Reinvigorating community mental health care

It's worth looking at the article by Peter Tyrer in The Psychiatrist on community psychiatry in the context of today's report from BBC News and Community Care about what they call the crisis in mental health care. To quote from Peter's article:-
The general mantra of ‘community psychiatry good, hospital psychiatry bad’ has … led to the neglect of the proper function of in-patient care, a combination of asylum and rehabilitation. …[A] fundamental wish to improve patients’ autonomy is being removed by an overbureaucratised system of community care that is obsessed by risk, and in danger of promoting greater institutionalisation by a complex regulatory framework that denies the flexibility that is essential to good community psychiatric practice.  
Where in the UK community psychiatry used to be flexible, adventurous, creative and bold, with the many changes imposed from policy managers in recent years it has become constricted, controlled, limiting and self-serving.

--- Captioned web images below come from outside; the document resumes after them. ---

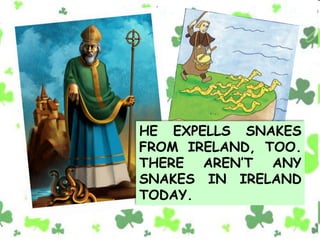 HE EXPELLS SNAKES
FROM IRELAND, TOO.
THERE AREN’T ANY
SNAKES IN IRELAND
TODAY.
 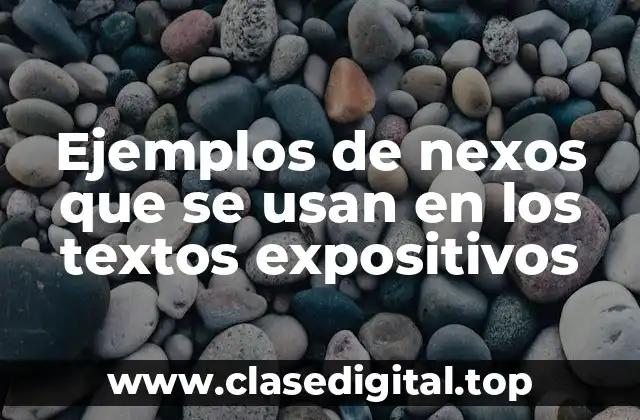 Ejemplos de nexos que se usan en los textos expositivos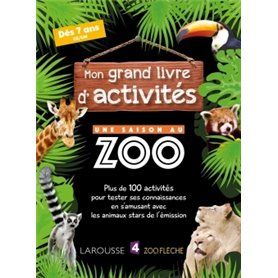 Mon grand livre d'activités UNE SAISON AU ZOO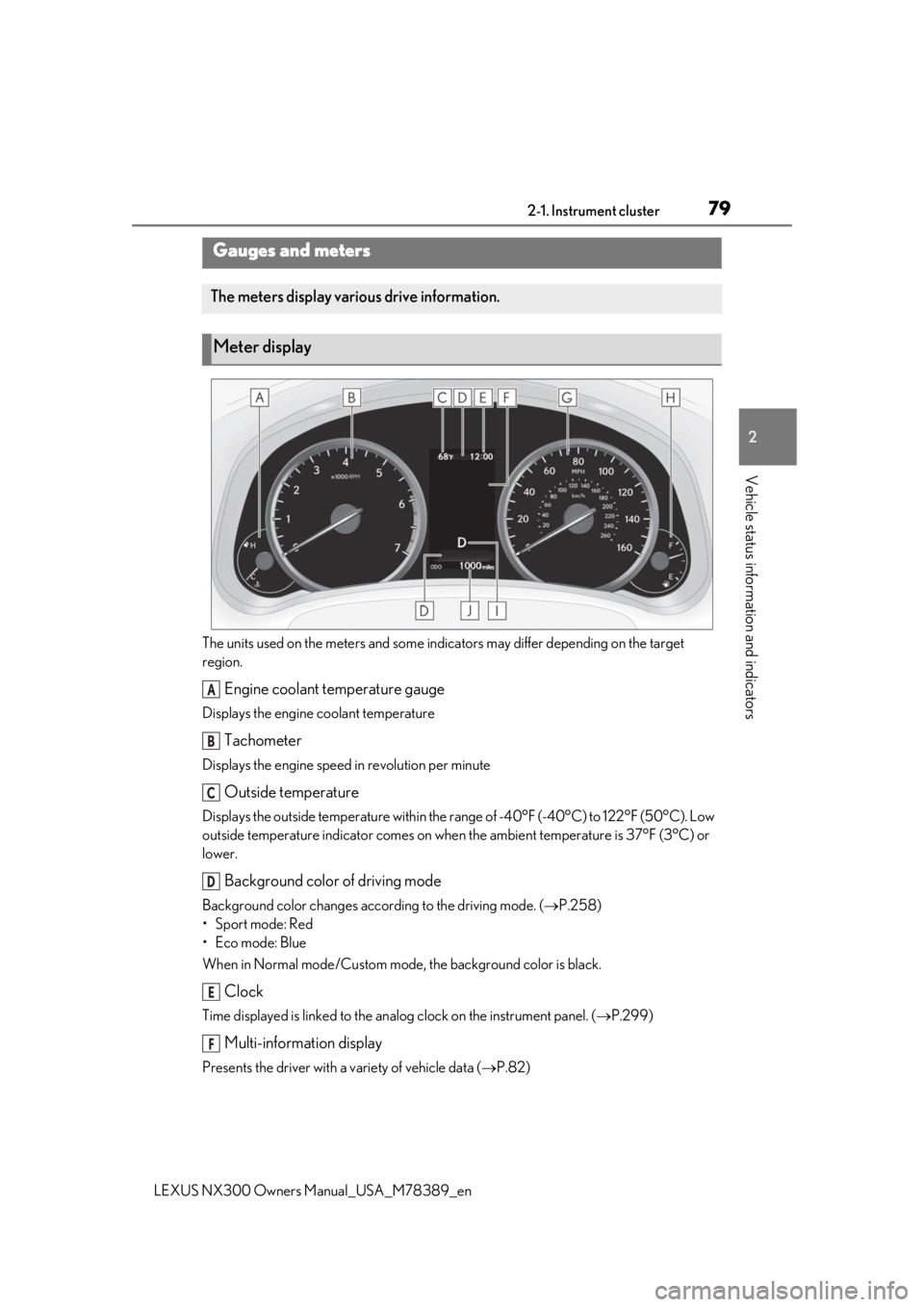 LEXUS NX300 2020  Owners Manual 792-1. Instrument cluster
LEXUS NX300 Owners  Manual_USA_M78389_en
2
Vehicle status information and indicators
The units used on the meters and some indicators may differ depending on the target 
regi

Autonomy for practitioners has almost entirely disappeared and been replaced by a rigid system of care that leads to patients encountering a bewildering number of health professionals, who carry out specific regimented tasks but who rarely have the chance to develop meaningful relationships with the people they treat.
His solution is to remind ourselves of the core principles of good care:-
  1. if good facilities are available for patients to be treated outside hospital, they should be used as much as possible;
  2. if a hospital bed is necessary it should be available when required and should be as close as possible to the patient’s home; hospital should be able to serve as a place of refuge and respite as well as a treatment centre;
  3. continuity of care may not always be possible but should be striven for as a matter of principle, and all community teams should stay in touch with their patients no matter where they are placed;
  4. individual or team-based treatment both have merits and their choice should be determined in collaboration with the patient and his or her carers, and maintained irrespective of treatment setting.
He goes on:-
This can only be achieved by allowing greater autonomy within teams to maintain priorities, reducing the size of the catchment area for each team so that they do not become overwhelmed and depersonalised in their attitudes.... [M]orale [needs to be raised] of a service that has been relegated to the backwaters of care for too long. 

2 comments:

Unknown said...

Bipolar disorder, with its extreme mood swings from depression to mania, used to be called manic depressive disorder. Bipolar disorder is very serious and can cause risky behavior, even suicidal tendencies, and can be treated with therapy and medication.

Francesca Allan said...

Sure, it "can be treated with therapy and medication" but, in practice, that means just medication. For many people, that kind of treatment is a disaster.